Tuesday, 27 September 2011

Second-Best Virtue, and Malmesbury

I learned today that Edmund the Martyr, the king of East Anglia killed by the Vikings in 870, supposedly had a brother named Eadwald, who became a hermit at Cerne in Dorset. I think the Anglo-Norman monk-chronicler William of Malmesbury, writing 250 years later, may be the only evidence of his existence, and this is how he reflects on Eadwald's life:

He was tired, so men said, of the delights of the world, in which misfortune had overtaken both him and his brother. For it often happens that the noble spirit is warned by the disasters of life to turn its attention more towards God, who knows not how to be disappointed or to disappoint. No doubt the highest virtue is to want the good for its own sake, but the second level of virtue is to be able to be compelled to do it, so that, in my opinion, people think as highly of Paul, who was driven to the good by the lashes of the whip, as of Peter, who willingly and without delay ran towards his master when he called him.
William of Malmesbury, Gesta Pontificum Anglorum, ii.84, trans. David Preest (Woodbridge: The Boydell Press, 2002), p.123.
William's own abbey of Malmesbury was dedicated to St Peter and St Paul, so the two saints' contrasting qualities may have been something he had considered before. Malmesbury - which at one time contained the second-largest library in Europe - is in ruins now, of course:

But the abbey church was converted into the parish church of the town, and in the south porch survive these stunning Norman carvings of the Apostles:

This depicts Pentecost, and the Holy Spirit descending on them. Here's St Peter, always the most recognisable:

They date, I think, from c.1180, so they weren't there in William's time (he wrote the Gesta Pontificum c.1125).
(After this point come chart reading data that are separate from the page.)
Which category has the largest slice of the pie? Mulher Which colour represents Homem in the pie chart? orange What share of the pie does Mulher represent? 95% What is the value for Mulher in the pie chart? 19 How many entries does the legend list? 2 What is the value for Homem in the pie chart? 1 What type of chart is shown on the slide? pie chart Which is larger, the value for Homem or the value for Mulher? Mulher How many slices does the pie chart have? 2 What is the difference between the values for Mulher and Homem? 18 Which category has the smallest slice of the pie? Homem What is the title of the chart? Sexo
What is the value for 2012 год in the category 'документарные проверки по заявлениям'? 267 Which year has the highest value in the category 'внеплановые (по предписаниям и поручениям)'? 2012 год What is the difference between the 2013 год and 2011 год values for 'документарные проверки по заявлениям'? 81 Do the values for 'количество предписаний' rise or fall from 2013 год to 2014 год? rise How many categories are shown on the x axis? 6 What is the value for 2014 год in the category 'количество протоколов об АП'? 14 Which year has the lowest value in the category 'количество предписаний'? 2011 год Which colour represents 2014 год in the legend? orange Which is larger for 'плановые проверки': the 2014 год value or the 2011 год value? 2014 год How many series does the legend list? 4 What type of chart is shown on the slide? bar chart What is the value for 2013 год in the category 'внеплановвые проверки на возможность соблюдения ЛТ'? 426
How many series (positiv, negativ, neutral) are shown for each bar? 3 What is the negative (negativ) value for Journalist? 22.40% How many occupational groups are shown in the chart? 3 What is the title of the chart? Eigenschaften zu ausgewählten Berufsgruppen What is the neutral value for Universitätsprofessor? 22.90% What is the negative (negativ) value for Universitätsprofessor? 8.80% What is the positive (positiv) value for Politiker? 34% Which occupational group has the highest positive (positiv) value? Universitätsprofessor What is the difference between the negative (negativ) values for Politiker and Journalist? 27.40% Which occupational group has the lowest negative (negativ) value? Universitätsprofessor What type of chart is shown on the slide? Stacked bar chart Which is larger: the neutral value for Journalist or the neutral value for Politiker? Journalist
(NB: the Burne-Jones window at the top, also from Malmesbury, wasn't there then either...)

William, a prolific historian, was also a generous-minded one. He sought out all kinds of information for his great histories of the English kings and bishops, from chronicles and charters to the evidence of his own eyes and the words of trustworthy men; but he was scruplously fair, and never liked to tell unsubstantiated stories, or to repeat gossip. He tells one story of three priests who divined, by opening the Gospel-book at random, what their futures would be. Two were destined for success - one to be a bishop, the other an abbot - but the third man's future was a harsh one. But William does not disclose what the third man read; instead he says:

Although I once heard it, I have been happy to forget it, since it is no part of a free-spirited man to jeer at the troubles of others.
How many historians would say the same!